40 LOVE FOUNDATION’S WORK SHOWCASED ON OPENING NIGHT AT 2020 US OPEN

Doris Obih has spent much of the past five years injecting a renewed vitality into the sport of tennis in the city of Inglewood, Calif., and on Monday night at the 2020 US Open, some of the fruits from her hard work will be on full display for an international audience.
As a part of this year’s virtual Opening Night festivities, Grammy Award-nominated singer and songwriter Andra Day will perform two songs, including her hit single, “Rise Up,” in a performance at Edward Vincent Jr. Park, known within the local community as the home courts of Obih’s 40 Love Foundation.
Having learned to play tennis from a similar non-profit as a child beginning at age 7, Obih, now 30, founded 40 Love in 2016 at the suggestion of a friend, having been looking for an opportunity to replicate her own youth experience and help kids get into the game in and around the area where she was raised. In partnership with city officials and the USTA Foundation, Obih has grown 40 Love, a part of the National Junior Tennis and Learning (NJTL) network, into an organization that provides 200 under-resourced children with tennis and academic resources annually.
“We definitely use tennis as a vessel for the kids in the community,” she told USOpen.org in an interview late last week. “We do the educational side of tutoring and homework help, and we try to bridge the gap between the Inglewood school district and other school districts around the area. We just want to make sure that our kids are successful.”
A passionate advocate for the youth in her community, much of the work of Obih’s foundation is dedicated to young people, but 40 Love also recently helped complete a project that has impacted all of Inglewood. Thanks in part to Obih’s passion and the city’s fundraising efforts, the tennis courts at Edward Vincent Jr. Park, one of five local parks in which 40 Love offers its programming, underwent their first refurbishment in a quarter-century last year.
Projects such as this, in addition to assisting in other local events, including the inaugural Inglewood City of Champions 5K, are just some of the ways in which Obih’s foundation has touched Inglewood in the short time since its founding, and her diligence has earned her the support of city officials spanning all the way up to Mayor James T. Butts.
“They gave us a chance,” she said. “With everything we’ve brought to the courts… I think the mayor and the councilmen saw that we were so dedicated to doing things for the kids in the community.

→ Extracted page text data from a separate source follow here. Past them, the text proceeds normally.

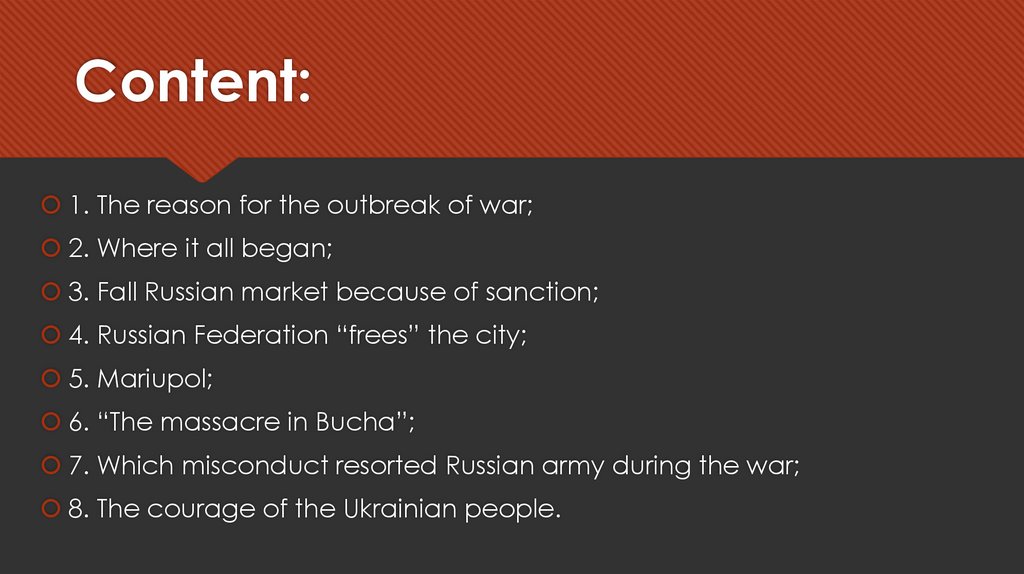 Content:

1. The reason for the outbreak of war;
2. Where it all began;
3. Fall Russian market because of sanction;
4. Russian Federation “frees” the city;
5. Mariupol;
6. “The massacre in Bucha”;
7. Which misconduct resorted Russian army during the war;
8. The courage of the Ukrainian people.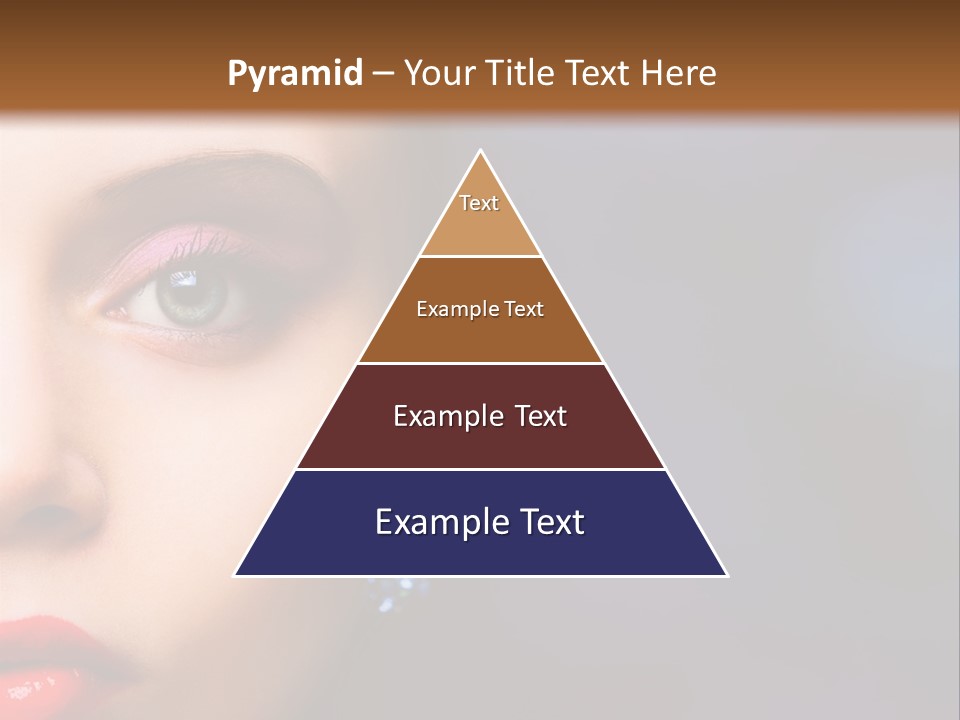 Pyramid – Your Title Text Here

Text

Example Text

Example Text

Example Text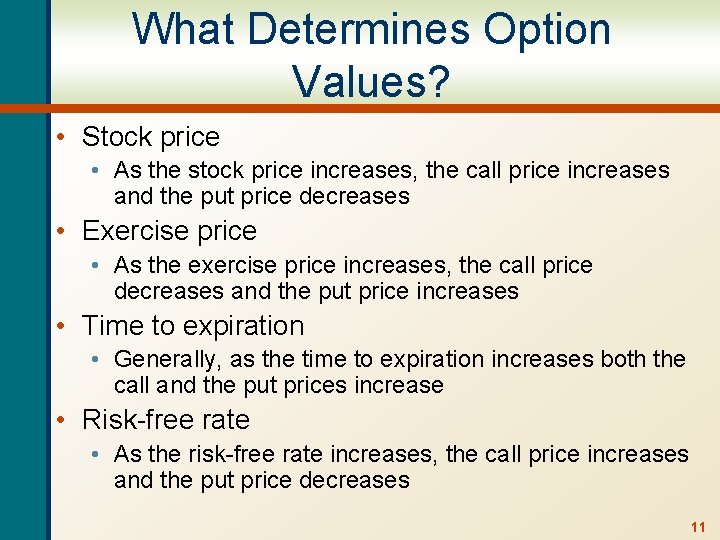 What Determines Option Values?

• Stock price
 • As the stock price increases, the call price increases and the put price decreases
• Exercise price
 • As the exercise price increases, the call price decreases and the put price increases
• Time to expiration
 • Generally, as the time to expiration increases both the call and the put prices increase
• Risk-free rate
 • As the risk-free rate increases, the call price increases and the put price decreases

11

“They just saw that I wanted to help the community and help the kids. They’ve been open to anything that we need: when it comes to having access to the courts, when it comes to transportation [for] kids to come to the parks or the programming, when it comes to
education… They’re clearing out all the roadblocks that we see can happen with this program, and we’re able to make things happen.”
While already building a network in her own community, Obih has also expanded 40 Love’s horizons and used the resources available to her through the USTA Foundation to help her chapter grow. By participating in the NJTL Capacity Building Program, an organizational development course offered by the USTA Foundation to help chapter leaders build meaningful organizations for the long-term, Obih has had the opportunity to connect with other diverse NJTL leaders from around the country and take lessons from them back to Inglewood.
“The USTA Foundation is a pivotal partnership for us. When I got in contact with the USTA… I was still learning a lot of things. I realized that [doing] things, physically, whether that’s the tennis side of things or educational side of things, that was a piece of cake,” she said.
“They basically broke it down for us, and gave us the foundation of what needs to be done, from dotting your i’s to crossing your t’s. That has been the biggest thing for us. The financial support has been great, too, because [the USTA Foundation] was one of the first large, lump-sum grants that we got.
“Via phone and email, I have been introduced to a lot of NJTL leaders… who’ve been women. They have been great advisers. They’ve been raw, and that’s what I asked for. I love for people to tell me, straight up, ‘These are the problems you’ll have,’ ‘This doesn’t sound right,’ ‘This doesn’t feel sustainable.’ They’ve been those types of voices for me. Having those types of mentors and advice in my ear, it’s been absolutely amazing.”
In the aftermath of the COVID-19 pandemic, Obih’s short-term goals for 40 Love include ensuring that programming can continue safely by implementing all new safety measures and protocols, hiring staff to accommodate the flow of participants and providing education to that staff on following guidelines. In the long term, she hopes to continue to raise the profile of the sport in the area.
“I want tennis in Inglewood to be a prime sport… alongside basketball, football or any other sport. I want us to be a diamond in the rough,” she said. “I want people to start know about 40 Love, but not about us—about the kids and the work that we do. We’re not here just to be here. We’re actually impacting these kids in any way that we can.
“40 Love is near and dear to my heart because I’m a big advocate for the youth. A lot of times, the youth don’t have a voice, and to have a program to be able to be the voice for those kids and everything that they do… I’m just trying to have a place where kids can be themselves, talk amongst themselves, be kids and know that they can grow into anything and anyone they want to be.
“That is why I do what I do. My progress and my success is seeing one of these kids in 10 years, saying, ’40 Love is why I am the person I am today,’ in a positive way.”